Au cours de la «visite d’amitié et de travail» du président tchadien au Cameroun, le mot «frère» est du reste revenu avec emphase dans les toasts de Paul Biya et Idriss Déby, comme pour magnifier les liens historiques, géographiques et culturels qui unissent le Tchad et le Cameroun.

Les deux chefs d’Etats semblaient surtout d’accord sur ce constat fait par le président camerounais : «…Si, au plan institutionnel, les progrès de notre organisation sous-régionale sont satisfaisants, notre intégration, au plan économique, n’avance qu’à pas comptés. Or, si nous voulons faire de notre sous-région un ensemble dynamique et prospère, il paraît évident que nous devons tirer le meilleur parti de la complémentarité de nos économies et surmonter nos égoïsmes nationaux. Par exemple, nous gagnerons tous à ce que notre programme économique régional soit rapidement mis en oeuvre».

On eût alors pensé que cette convergence de vues entre les deux «frères» devait être capitalisée dans le cadre de la 15ème conférence des chefs d’Etat et de gouvernement de la Communauté économique des Etats de l’Afrique centrale(Ceeac) qui s’est tenue à N’Djamena de dimanche à lundi dernier. Ce d’autant plus que les sujets inscrits à l’ordre du jour de cette rencontre tiennent manifestement à coeur le binôme Biya-Déby ; notamment la sécurisation du Golfe de Guinée, la circulation des personnes et des biens dans cette zone qui regroupe dix membres (l'Angola, le Burundi, le Cameroun, la Centrafrique, le Congo, la RD Congo, le Gabon, la Guinée Equatoriale, Sao Tome et Principe et le Tchad) et la création d’une zone de libre échange.

● EXTRAIT DES DONNÉES:
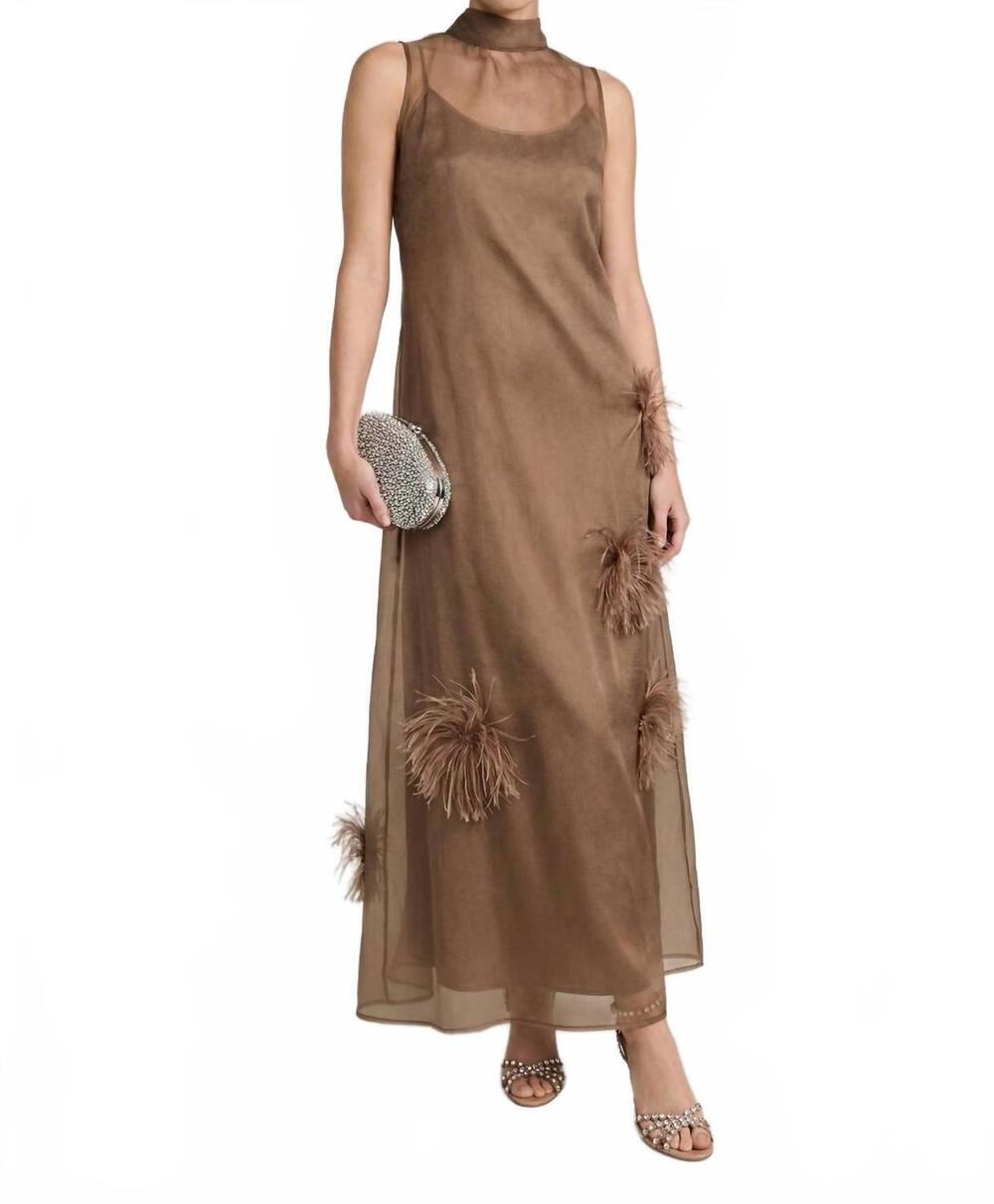 NEW FEW MODA naia dress in oatmeal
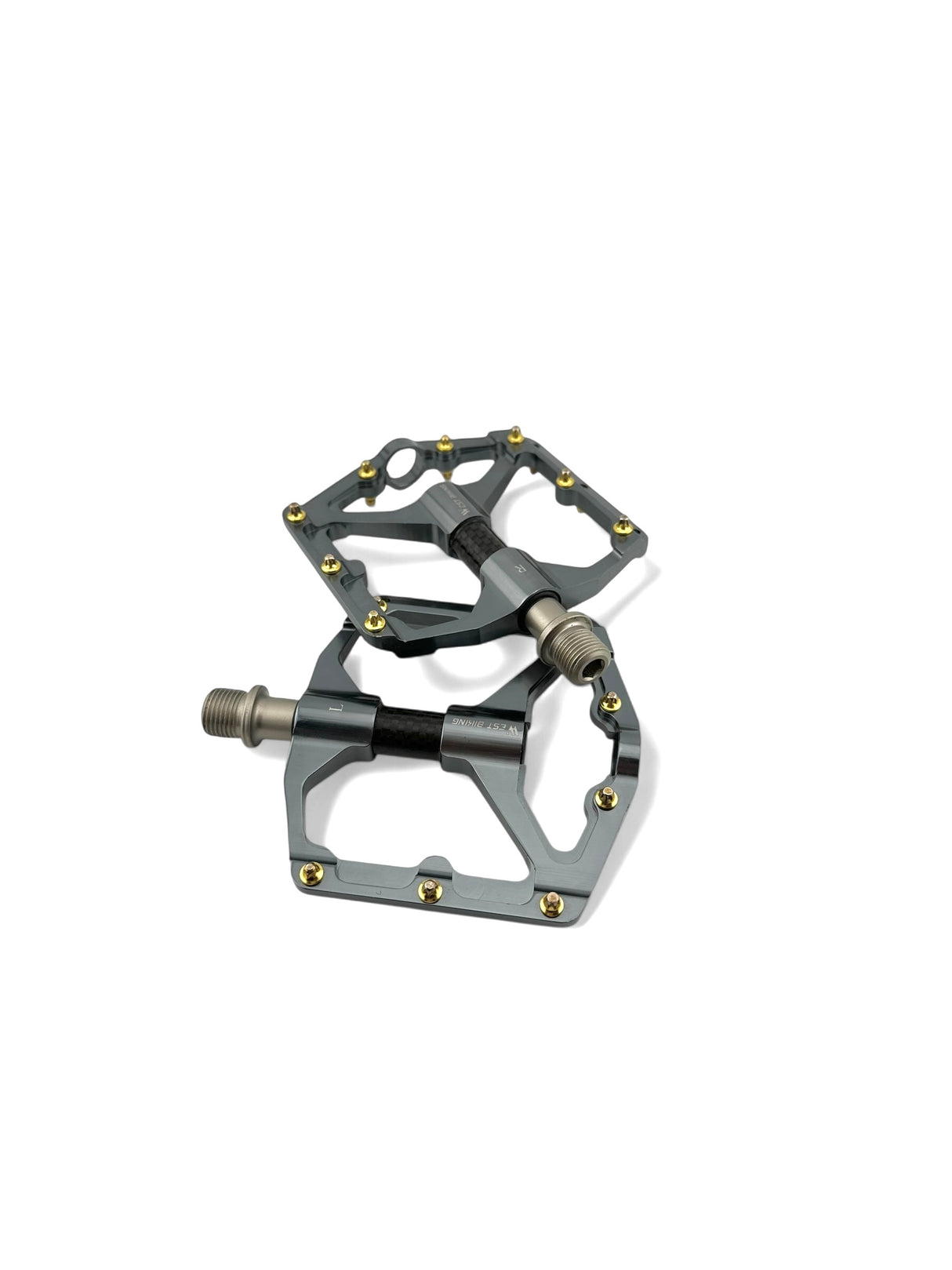 West Bikes MTB Plattform Pedale Aluminium Carbon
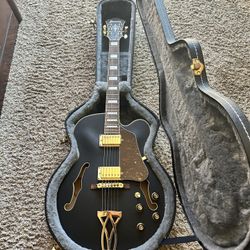 Ibanez Artcore Series AF75G Hollowbody Electric Guitar Flat Black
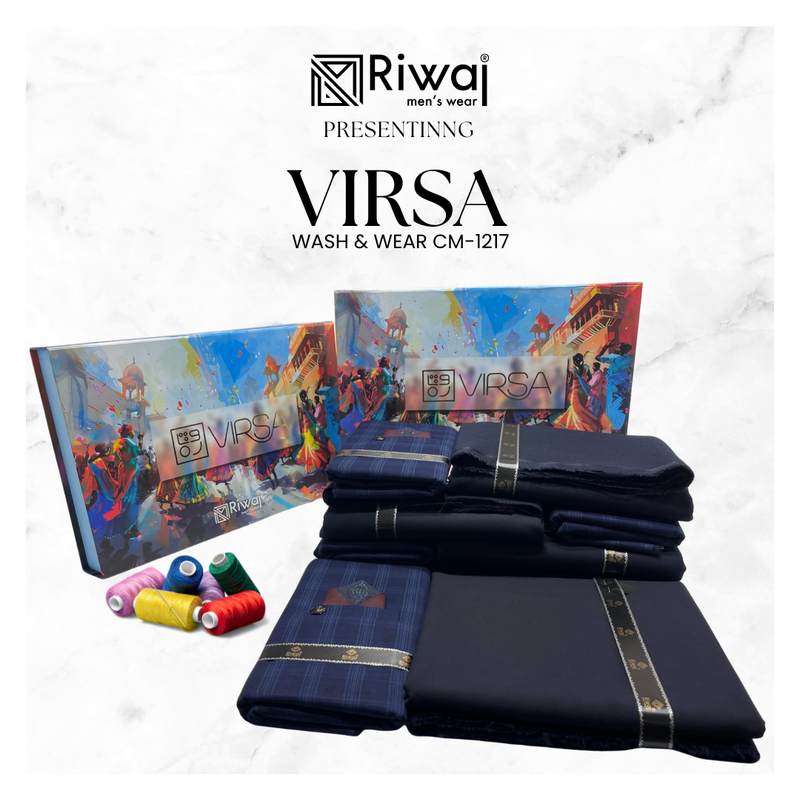 Virsa - Luxury Waistcoat And Suit Combination | CM-1217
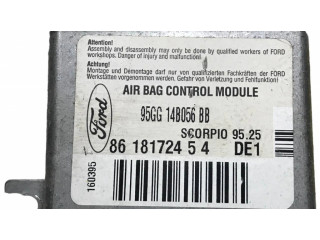 Блок подушек безопасности 95GG14B056BB, 8618172454   Ford Scorpio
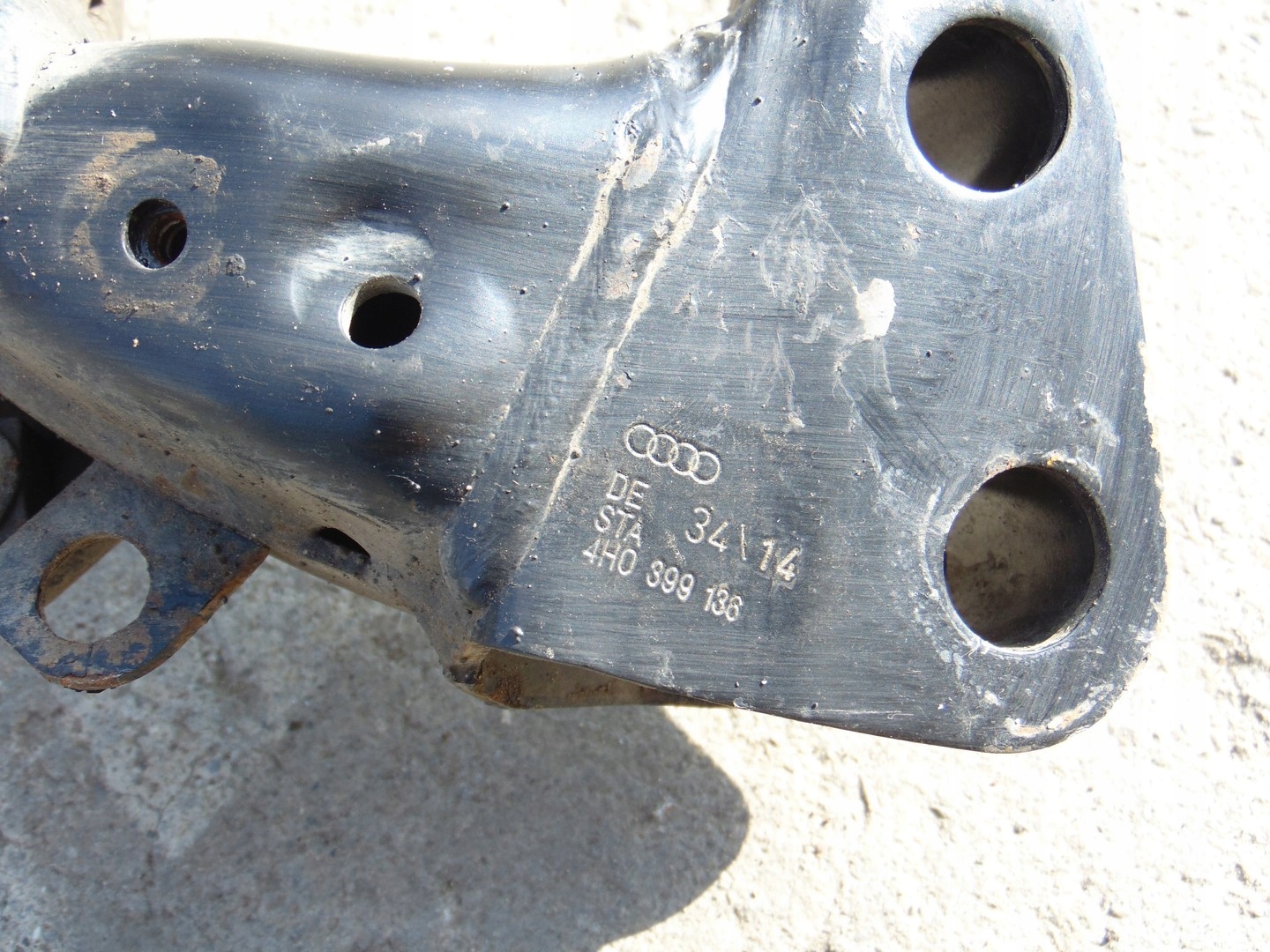 axle beam axle beam subframe AUDI A6 C7 2.0 TDI 4H0399135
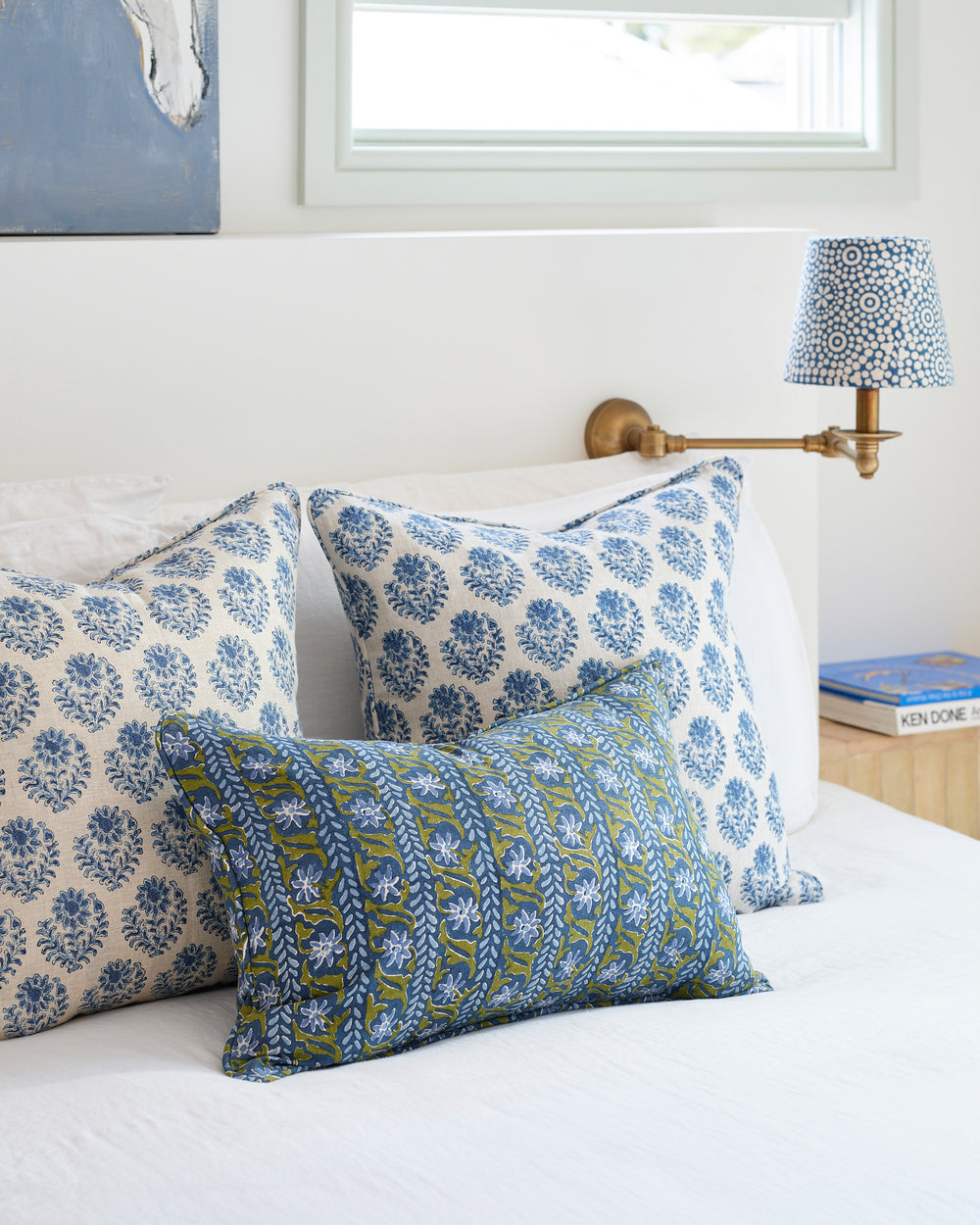 Pondicherry Riviera Cushion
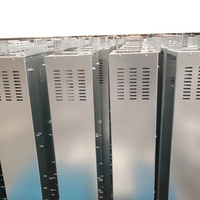 Fabrication de tôlerie de précision, boîtier électrique en acier inoxydable galvanisé, taille et couleur personnalisées, OEM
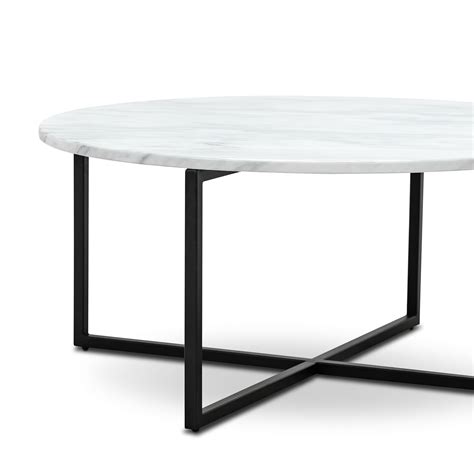 oval marble coffee table australia - Fausto Evers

● CONSIGNES:
a - D'après le texte fourni, dans quelle ville s'est tenue la 15ème conférence des chefs d'Etat et de gouvernement de la Ceeac ?
b - Résumez le texte fourni en deux phrases.
c - Recopiez le passage du texte fourni qui commence par «On eût alors» et se poursuit jusqu'à «de libre échange.».

● RÉPONSES AUX CONSIGNES:
a - À N'Djamena, de dimanche à lundi dernier.

b - Lors de la visite du président tchadien au Cameroun, Paul Biya et Idriss Déby ont mis en avant le mot «frère» et se sont accordés sur la lenteur de l'intégration économique de leur sous-région. On pouvait penser que cette convergence de vues serait capitalisée à la 15ème conférence de la Ceeac à N'Djamena, dont l'ordre du jour portait notamment sur la sécurisation du Golfe de Guinée, la circulation des personnes et des biens et la création d'une zone de libre échange.

c -
On eût alors pensé que cette convergence de vues entre les deux «frères» devait être capitalisée dans le cadre de la 15ème conférence des chefs d’Etat et de gouvernement de la Communauté économique des Etats de l’Afrique centrale(Ceeac) qui s’est tenue à N’Djamena de dimanche à lundi dernier. Ce d’autant plus que les sujets inscrits à l’ordre du jour de cette rencontre tiennent manifestement à coeur le binôme Biya-Déby ; notamment la sécurisation du Golfe de Guinée, la circulation des personnes et des biens dans cette zone qui regroupe dix membres (l'Angola, le Burundi, le Cameroun, la Centrafrique, le Congo, la RD Congo, le Gabon, la Guinée Equatoriale, Sao Tome et Principe et le Tchad) et la création d’une zone de libre échange.